THE Global Justice Movement Website

THE Global Justice Movement Website
This is the "Global Justice Movement" (dot org) we refer to in the title of this blog.

Wednesday, June 4, 2014

“Allowed Expedients”, Part II: The Problem of State Usury


To be clear on how a State can justify redistribution in an emergency, we need to understand how that same State can justify paying interest (usury) on non-productive government debt.  First, we need to look at whether either redistribution or State usury can in any way be considered “distributive justice.”
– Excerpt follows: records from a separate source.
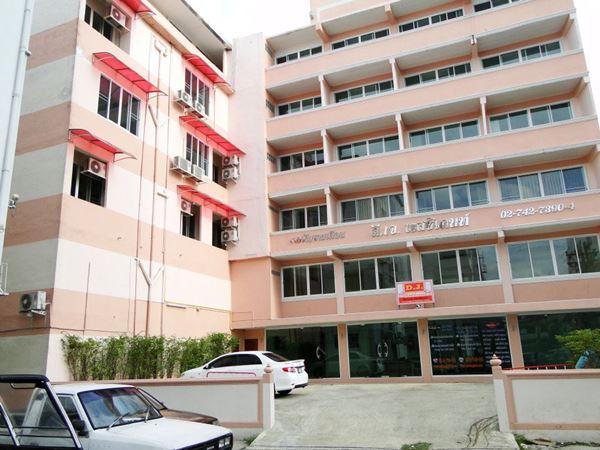 ขายกิจการอพาร์ตเมนต์ ย่านสุขุมวิท50 ห่างจากบีทีเอสอ่อนนุช 1.5 ก.ม. 103 ตารางวา 49 ห้อง 6 ชั้น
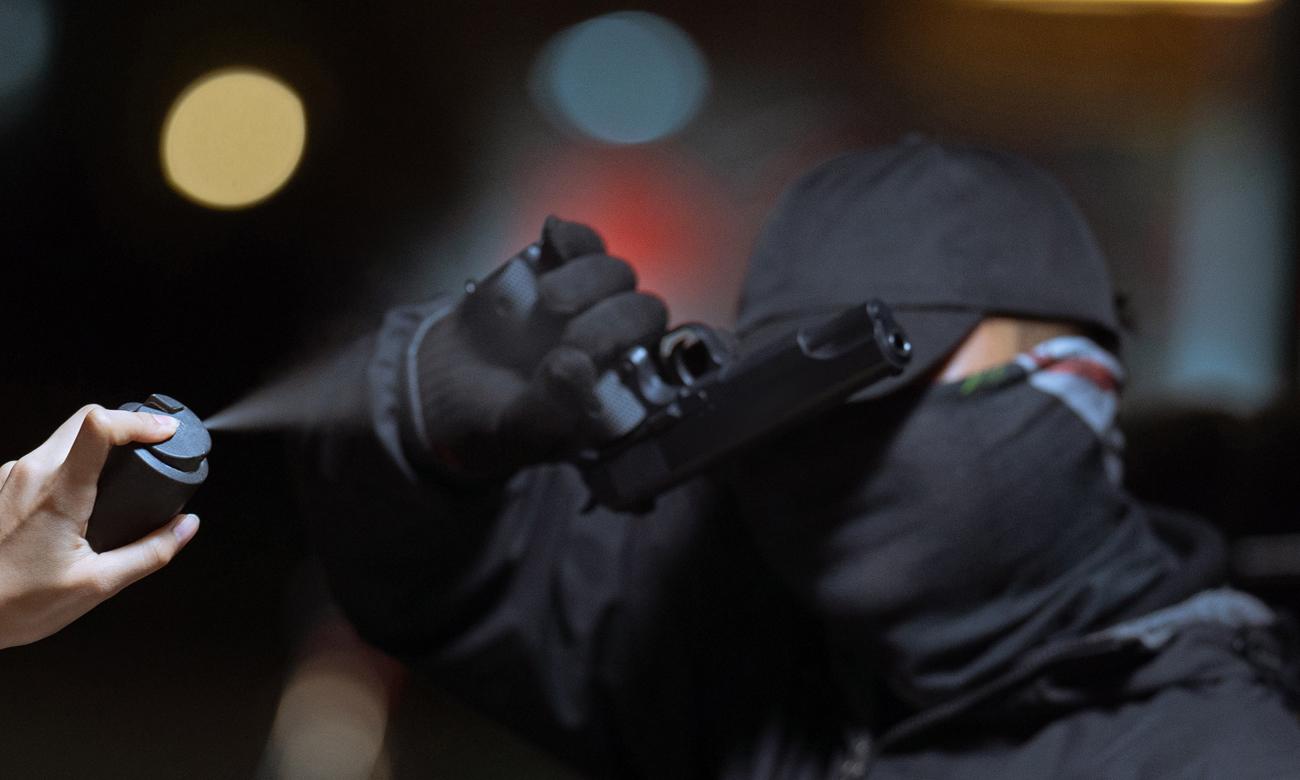 Mężczyzna atakujący kobietę w celach rabunkowych zasłaniający się przed gazem pieprzowym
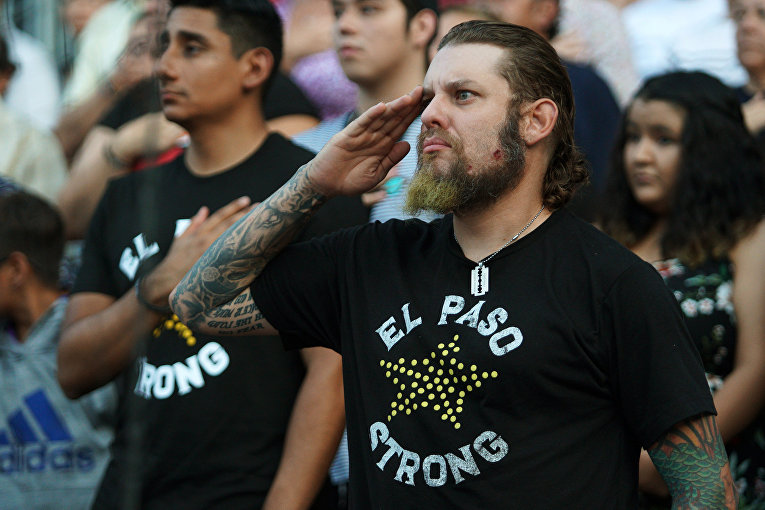 Мужчина отдает честь во время поминальной службы по жертвам августовской трагедии в Эль-Пасо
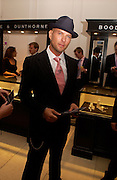 Matt Goss, British Luxury Club, Celebration, the Orangery, Kensington Palace. 16 September 2004. SUPPLIED FOR ONE-TIME USE ONLY-DO NOT ARCHIVE. © Copyright Photograph by Dafydd Jones 66 Stockwell Park Rd. London SW9 0DA Tel 020 7733 0108 www.dafjones.com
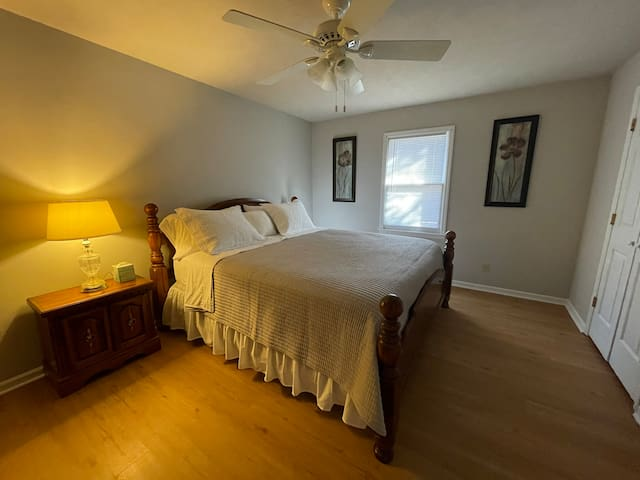 Bedroom 3, King Size Bed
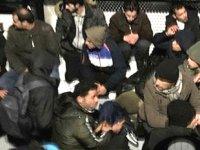 Çeşme'de 31 düzensiz göçmen yakalandı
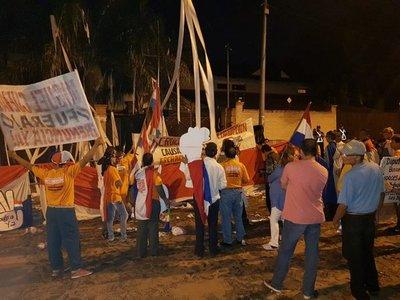 """Ciudadanos exigen expulsión de Portillo y anuncian """"gran movilización"""""""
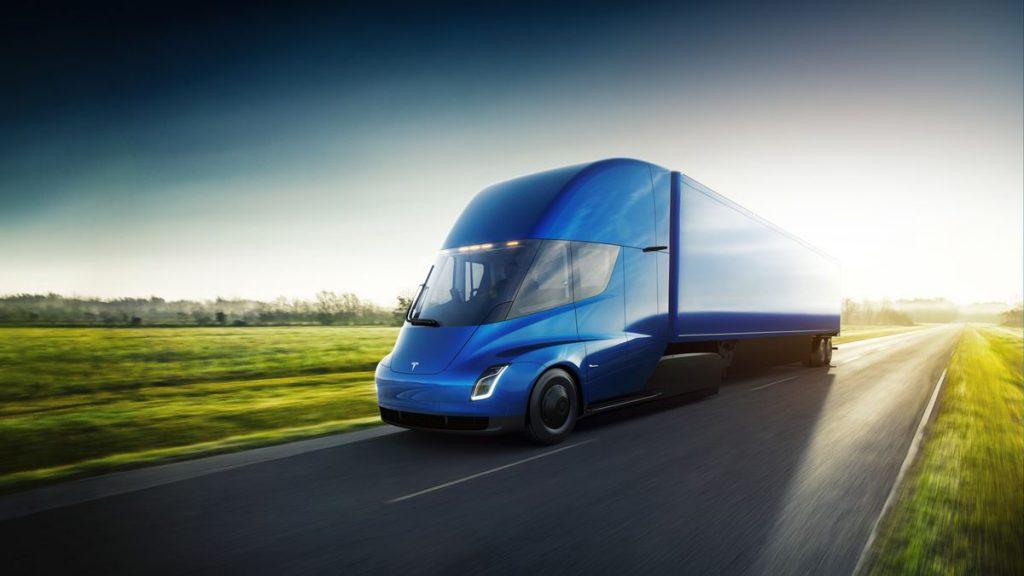 Camionul electric Tesla Semi a fost lansat azi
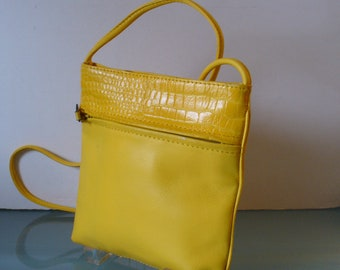 Vintage  Banana Yellow Leather Crossbody Pouch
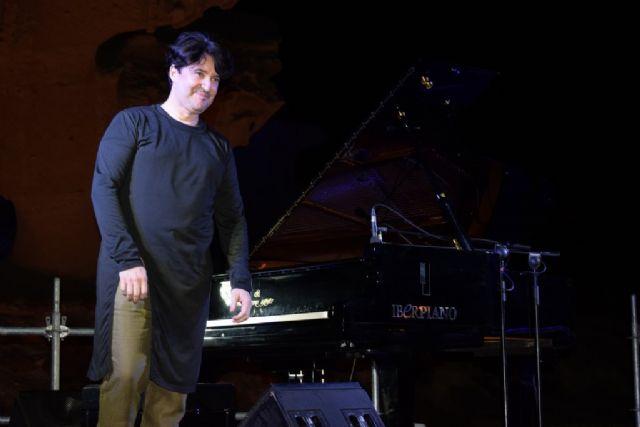 Murani vuelve a llevar a los asistentes al concierto de piano a través de un viaje musical y también histórico - 2, Foto 2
Does government payment of interest on its debt come under distributive justice?  Weeeeeell, sort of.  It’s a distribution by the State, so, stretching a point pretty much past the breaking, yes, you could say it comes under distributive justice.  Putting it that way, however, is extremely misleading.  For one thing, it confuses justification (a rationale), with justice (a virtue).

That is why Aquinas justified payment of interest on government debt as an allowed expedient in an emergency.  It is clearly not justice, and does not, strictly speaking, belong under distributive justice — or any other kind of justice or virtue.  Aquinas’s argument from the Summa Theologica is as follows:

“Reply to Objection 3. Human laws leave certain things unpunished, on account of the condition of those who are imperfect, and who would be deprived of many advantages, if all sins were strictly forbidden and punishments appointed for them. Wherefore human law has permitted usury, not that it looks upon usury as harmonizing with justice, but lest the advantage of many should be hindered. Hence it is that in civil law [Inst. II, iv, de Usufructu] it is stated that ‘those things according to natural reason and civil law which are consumed by being used, do not admit of usufruct,’ and that ‘the senate did not (nor could it) appoint a usufruct to such things, but established a quasi-usufruct,’ namely by permitting usury.” (IIa IIae, q. 71, a. 1)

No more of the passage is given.